- _Supplied passage_
- Olympic fencing
- Venue: Grand Palais strip
- Date: 4 August 2024
- Competitors: 24 from 8 nations
- Teams: 8

Medalists
- 1st place, gold medalist(s):  / Kyosuke Matsuyama Takahiro Shikine Kazuki Iimura Yudai Nagano / Japan
- 2nd place, silver medalist(s):  / Guillaume Bianchi Filippo Macchi Tommaso Marini Alessio Foconi / Italy
- 3rd place, bronze medalist(s):  / Maximilien Chastanet Maxime Pauty Enzo Lefort Julien Mertine / France

= Fencing at the 2024 Summer Olympics – Men's team foil =

International sporting competition

The men's team foil event at the 2024 Summer Olympics took place on 4 August 2024 at the Grand Palais strip. 24 fencers (eight teams of three) from eight nations competed.

- _Given task_
Retype the part of the men's team foil entry starting at "The men's team" and ending at "eight nations competed.", keeping every word unchanged.

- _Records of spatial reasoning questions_
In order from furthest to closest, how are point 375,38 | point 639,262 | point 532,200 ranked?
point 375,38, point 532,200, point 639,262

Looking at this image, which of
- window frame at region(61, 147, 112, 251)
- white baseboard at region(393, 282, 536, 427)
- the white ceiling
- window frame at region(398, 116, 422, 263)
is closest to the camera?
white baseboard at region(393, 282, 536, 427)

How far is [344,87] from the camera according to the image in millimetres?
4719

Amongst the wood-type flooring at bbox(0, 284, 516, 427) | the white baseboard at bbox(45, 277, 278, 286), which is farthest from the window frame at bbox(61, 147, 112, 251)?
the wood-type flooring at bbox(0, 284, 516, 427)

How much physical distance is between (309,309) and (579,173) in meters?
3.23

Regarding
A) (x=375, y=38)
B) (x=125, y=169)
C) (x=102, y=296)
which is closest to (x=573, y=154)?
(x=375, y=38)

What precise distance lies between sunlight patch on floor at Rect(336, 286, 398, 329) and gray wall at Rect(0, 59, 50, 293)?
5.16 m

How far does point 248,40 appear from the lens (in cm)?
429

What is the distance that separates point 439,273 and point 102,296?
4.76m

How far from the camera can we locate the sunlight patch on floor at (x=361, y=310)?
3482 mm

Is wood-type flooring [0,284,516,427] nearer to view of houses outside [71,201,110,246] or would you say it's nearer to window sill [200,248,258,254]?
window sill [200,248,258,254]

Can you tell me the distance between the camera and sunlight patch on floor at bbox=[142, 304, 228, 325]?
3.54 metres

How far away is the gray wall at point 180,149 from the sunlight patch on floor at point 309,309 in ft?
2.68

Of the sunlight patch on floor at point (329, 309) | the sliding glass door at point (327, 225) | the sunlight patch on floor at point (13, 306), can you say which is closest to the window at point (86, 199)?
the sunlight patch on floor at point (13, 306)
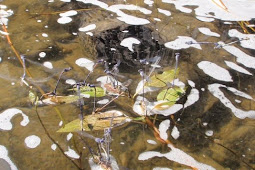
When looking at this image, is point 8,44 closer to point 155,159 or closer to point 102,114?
point 102,114

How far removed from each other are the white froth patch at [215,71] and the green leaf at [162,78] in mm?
166

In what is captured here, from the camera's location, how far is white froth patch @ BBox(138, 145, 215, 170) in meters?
1.24

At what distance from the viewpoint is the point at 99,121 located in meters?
1.39

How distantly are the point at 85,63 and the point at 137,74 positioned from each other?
310 mm

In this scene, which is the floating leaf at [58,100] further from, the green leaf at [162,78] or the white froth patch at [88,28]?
the white froth patch at [88,28]

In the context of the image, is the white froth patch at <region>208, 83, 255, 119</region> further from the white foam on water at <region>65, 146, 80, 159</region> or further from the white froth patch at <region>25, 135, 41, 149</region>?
the white froth patch at <region>25, 135, 41, 149</region>

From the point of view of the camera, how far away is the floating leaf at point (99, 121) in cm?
136

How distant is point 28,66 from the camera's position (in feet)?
5.60

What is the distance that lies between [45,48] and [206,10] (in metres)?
1.21

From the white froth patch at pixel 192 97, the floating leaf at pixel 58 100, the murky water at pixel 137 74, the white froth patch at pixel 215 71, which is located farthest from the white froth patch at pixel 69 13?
the white froth patch at pixel 192 97

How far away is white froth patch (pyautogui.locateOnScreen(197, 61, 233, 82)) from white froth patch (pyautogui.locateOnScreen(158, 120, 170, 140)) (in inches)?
17.8

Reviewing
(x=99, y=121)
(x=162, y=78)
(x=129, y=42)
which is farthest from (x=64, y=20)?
(x=99, y=121)

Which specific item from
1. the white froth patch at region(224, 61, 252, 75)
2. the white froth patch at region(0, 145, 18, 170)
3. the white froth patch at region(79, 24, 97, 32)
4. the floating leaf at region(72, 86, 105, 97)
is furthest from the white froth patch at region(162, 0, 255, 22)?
the white froth patch at region(0, 145, 18, 170)

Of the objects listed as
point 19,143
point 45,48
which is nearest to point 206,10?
point 45,48
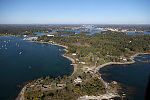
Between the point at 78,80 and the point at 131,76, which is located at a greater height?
the point at 78,80

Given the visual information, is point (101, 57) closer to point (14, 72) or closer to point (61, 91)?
point (61, 91)

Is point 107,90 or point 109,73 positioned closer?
point 107,90

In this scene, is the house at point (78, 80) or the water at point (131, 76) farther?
the house at point (78, 80)

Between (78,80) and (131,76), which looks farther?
(131,76)

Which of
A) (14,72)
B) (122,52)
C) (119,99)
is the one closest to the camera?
(119,99)

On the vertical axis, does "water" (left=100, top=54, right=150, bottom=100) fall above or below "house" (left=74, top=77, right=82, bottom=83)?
below

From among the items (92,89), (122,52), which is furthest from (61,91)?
(122,52)

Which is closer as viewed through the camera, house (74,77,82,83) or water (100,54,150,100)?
water (100,54,150,100)

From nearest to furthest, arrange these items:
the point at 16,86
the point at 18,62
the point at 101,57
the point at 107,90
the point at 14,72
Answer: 1. the point at 107,90
2. the point at 16,86
3. the point at 14,72
4. the point at 18,62
5. the point at 101,57
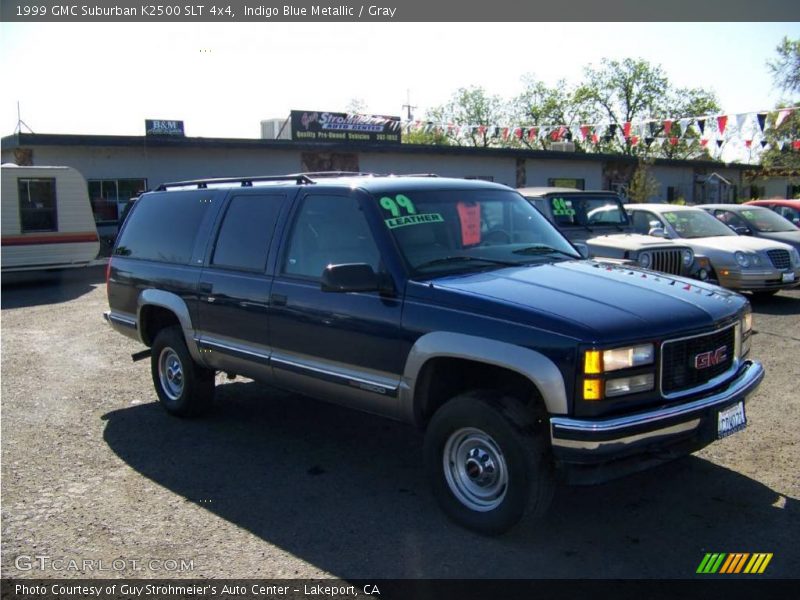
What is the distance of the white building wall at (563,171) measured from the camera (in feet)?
101

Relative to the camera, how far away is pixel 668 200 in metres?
37.6

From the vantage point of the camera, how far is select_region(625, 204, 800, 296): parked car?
11.6 meters

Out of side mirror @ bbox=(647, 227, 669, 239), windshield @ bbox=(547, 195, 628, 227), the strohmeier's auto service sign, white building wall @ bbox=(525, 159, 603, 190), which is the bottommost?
side mirror @ bbox=(647, 227, 669, 239)

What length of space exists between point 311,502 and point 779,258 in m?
9.97

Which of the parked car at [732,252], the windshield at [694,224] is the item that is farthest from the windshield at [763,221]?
the parked car at [732,252]

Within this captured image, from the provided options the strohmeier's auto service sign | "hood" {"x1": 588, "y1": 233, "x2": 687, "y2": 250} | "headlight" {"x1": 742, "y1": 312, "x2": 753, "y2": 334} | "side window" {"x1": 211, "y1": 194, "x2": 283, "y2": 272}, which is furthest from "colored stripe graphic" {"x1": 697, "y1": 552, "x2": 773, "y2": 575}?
the strohmeier's auto service sign

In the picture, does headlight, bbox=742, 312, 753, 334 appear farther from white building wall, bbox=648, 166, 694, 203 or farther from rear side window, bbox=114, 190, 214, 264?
white building wall, bbox=648, 166, 694, 203

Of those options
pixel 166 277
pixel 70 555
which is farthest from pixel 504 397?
pixel 166 277

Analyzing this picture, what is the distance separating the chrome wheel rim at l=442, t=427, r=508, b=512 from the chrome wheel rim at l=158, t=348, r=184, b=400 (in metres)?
3.14

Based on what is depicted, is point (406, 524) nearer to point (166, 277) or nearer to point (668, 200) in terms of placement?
point (166, 277)

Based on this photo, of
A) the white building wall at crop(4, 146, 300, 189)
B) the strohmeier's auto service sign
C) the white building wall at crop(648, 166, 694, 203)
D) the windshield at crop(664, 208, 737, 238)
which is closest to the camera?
the windshield at crop(664, 208, 737, 238)

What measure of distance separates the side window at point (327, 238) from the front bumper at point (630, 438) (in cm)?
167

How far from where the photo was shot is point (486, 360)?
3912 mm

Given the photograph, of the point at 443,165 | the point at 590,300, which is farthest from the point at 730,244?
the point at 443,165
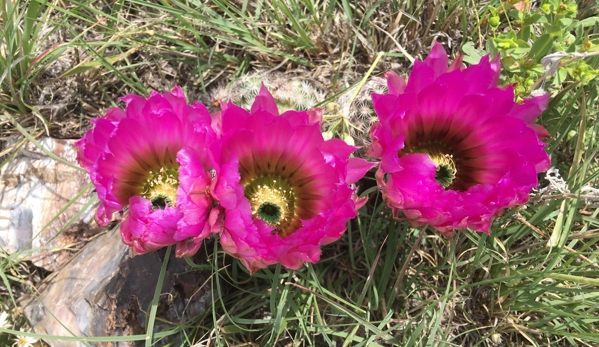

- _Answer to this exercise_
The men's team foil event at the 2024 Summer Olympics took place on 4 August 2024 at the Grand Palais strip. 24 fencers (eight teams of three) from eight nations competed.